According to DeMarco, companies have three ways to dealing with risk: ignore it, accept it, or transfer it to a third party. It’s up to upper management to decide which option to chose but they must know of the risk. Ignoring it means it’s an acceptable risk that the company is willing to tolerate. Accepting it is acknowledging the risk and putting procedures in place to address it. The transferring it option is outsourcing a business continuity provider like Sungard, Hewlett-Packard, or IBM to fully design, maintain, and manage the recovery services for you. The role of any business continuity professional, which a company may choose to employ, is to determine how important information is to the company and coach the company accordingly as to the acceptable level of risk.

While the concept of IT recovery may conger up images of hurricane damage or terrorist attacks, DeMarco says another risk, performance degradation, is as equally challenging to understand and manage as a complete outage. Citing a company phrase, ‘two clicks and you’re fired’, he explains that a user on the Web clicks once in a site’s search engine and with the next click the user has replaced that site if its performance isn’t robust enough.

Remembering September 11
The IBM business model is based on a simple motto: people, processes, and technology. The people aspect of that equation is sometimes overlooked during a business recovery, when processes and technology are at the front of the mind. But the human factor has made September 11 unlike any other event in DeMarco’s experience. The human toll has made the recovery effort and the resulting interest in IBM’s Business Continuity and Recovery Services a distressing and uneasy time. DeMarco would not quote numbers of victims out of respect for the families, but IBM had 1,200 customers within a three-block radius of the World Trade Center.

The human factor made September 11 unlike any other event in DeMarco’s experience. IBM had 1,200 customers within a three-block radius of the World Trade Center.
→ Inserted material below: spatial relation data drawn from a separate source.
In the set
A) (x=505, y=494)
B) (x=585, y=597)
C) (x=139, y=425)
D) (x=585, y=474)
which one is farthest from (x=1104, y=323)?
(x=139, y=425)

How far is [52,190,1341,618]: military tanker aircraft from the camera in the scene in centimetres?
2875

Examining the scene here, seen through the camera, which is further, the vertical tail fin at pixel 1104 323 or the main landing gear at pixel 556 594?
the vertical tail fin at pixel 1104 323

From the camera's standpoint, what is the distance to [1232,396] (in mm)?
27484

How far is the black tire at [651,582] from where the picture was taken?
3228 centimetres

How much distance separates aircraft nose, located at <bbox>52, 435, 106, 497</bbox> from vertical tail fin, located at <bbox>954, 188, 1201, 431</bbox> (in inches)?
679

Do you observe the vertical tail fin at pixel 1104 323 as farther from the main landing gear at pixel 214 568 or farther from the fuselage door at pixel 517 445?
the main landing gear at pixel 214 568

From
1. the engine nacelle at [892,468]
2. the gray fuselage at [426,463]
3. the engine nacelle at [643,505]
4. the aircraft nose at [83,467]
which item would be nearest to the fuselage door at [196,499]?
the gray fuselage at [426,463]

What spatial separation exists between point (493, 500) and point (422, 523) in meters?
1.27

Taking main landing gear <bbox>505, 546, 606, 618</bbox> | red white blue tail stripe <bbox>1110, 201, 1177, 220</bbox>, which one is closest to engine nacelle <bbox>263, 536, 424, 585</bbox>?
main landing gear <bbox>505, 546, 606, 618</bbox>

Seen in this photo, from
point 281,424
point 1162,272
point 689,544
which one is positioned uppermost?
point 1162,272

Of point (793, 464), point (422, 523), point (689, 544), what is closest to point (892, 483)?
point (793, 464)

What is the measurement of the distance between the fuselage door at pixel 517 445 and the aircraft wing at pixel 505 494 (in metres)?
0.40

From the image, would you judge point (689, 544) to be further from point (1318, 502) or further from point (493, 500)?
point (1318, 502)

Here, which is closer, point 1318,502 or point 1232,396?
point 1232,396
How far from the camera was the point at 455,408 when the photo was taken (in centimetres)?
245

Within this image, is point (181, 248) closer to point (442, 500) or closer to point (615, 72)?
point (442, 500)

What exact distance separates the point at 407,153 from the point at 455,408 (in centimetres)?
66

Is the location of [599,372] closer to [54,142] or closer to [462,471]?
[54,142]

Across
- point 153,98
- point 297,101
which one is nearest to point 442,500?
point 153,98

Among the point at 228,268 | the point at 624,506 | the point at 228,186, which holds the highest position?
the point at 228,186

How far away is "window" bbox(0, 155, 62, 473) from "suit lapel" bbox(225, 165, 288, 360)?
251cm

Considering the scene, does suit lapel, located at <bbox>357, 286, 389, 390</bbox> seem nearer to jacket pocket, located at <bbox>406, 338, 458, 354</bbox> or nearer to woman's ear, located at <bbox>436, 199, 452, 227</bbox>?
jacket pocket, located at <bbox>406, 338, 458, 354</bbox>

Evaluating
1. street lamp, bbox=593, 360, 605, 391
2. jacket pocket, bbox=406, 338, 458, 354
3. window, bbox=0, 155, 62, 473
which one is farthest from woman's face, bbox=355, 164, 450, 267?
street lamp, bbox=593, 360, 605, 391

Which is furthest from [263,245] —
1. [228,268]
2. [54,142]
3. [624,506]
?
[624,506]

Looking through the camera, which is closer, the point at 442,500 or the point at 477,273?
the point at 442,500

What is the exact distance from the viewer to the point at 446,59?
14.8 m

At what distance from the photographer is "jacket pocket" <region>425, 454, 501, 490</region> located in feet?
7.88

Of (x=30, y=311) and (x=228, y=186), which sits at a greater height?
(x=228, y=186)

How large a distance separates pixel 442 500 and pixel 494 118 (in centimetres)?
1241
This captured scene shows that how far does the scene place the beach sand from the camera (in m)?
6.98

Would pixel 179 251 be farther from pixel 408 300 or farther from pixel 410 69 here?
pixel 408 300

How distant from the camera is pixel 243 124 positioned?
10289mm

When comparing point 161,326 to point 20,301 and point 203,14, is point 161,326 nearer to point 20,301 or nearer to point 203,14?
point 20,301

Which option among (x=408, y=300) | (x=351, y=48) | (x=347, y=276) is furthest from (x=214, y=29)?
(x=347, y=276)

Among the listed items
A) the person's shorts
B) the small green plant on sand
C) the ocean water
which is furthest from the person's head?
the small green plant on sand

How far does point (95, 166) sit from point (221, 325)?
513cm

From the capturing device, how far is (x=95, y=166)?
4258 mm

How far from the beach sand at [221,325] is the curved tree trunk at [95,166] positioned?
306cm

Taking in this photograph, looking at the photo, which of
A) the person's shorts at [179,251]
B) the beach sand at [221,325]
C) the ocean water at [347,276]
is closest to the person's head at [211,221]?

In an eerie coincidence, IBM had its emergency operations center running on full alert prior to September 11 in anticipation of the fallout from a tropical storm in the Gulf of Mexico, which IBM had been watching and figuring would become a hurricane. So Big Blue had a head start when the hundreds of customer calls began pouring in on the day of the attacks. The scale of the devastation were so large, however, that a second emergency operating center had to be opened and IBM even compressed its office space usage at its own offices to make room for some customers.

The majority of calls were requests for end-user workspace. Customers needed desks, phones, chairs, PCs, etc. to continue to operate their businesses. Some 50,000 employees were displaced from the World Trade Center proper and another 50,000 from surrounding areas, say DiMarco. Calls came in from customers who needed help setting up equipment and others who needed a place to send their employees.

DeMarco also worked through the ice storms that devastated Canada and parts of the U.S. Northeast early in 1998 and through Hurricane Floyd’s impact on the Southeast in September of 1999. During the ice storms people were at home with their families trying to keep warm with all the outages in utilities and in the days before Floyd struck people were taking their families and fleeing the Gulf coast. In both cases, regardless of how quickly companies in those areas could recover from the damage, their staffs would not be around to do the work. Again, the people aspect of business continuity was on the back burner.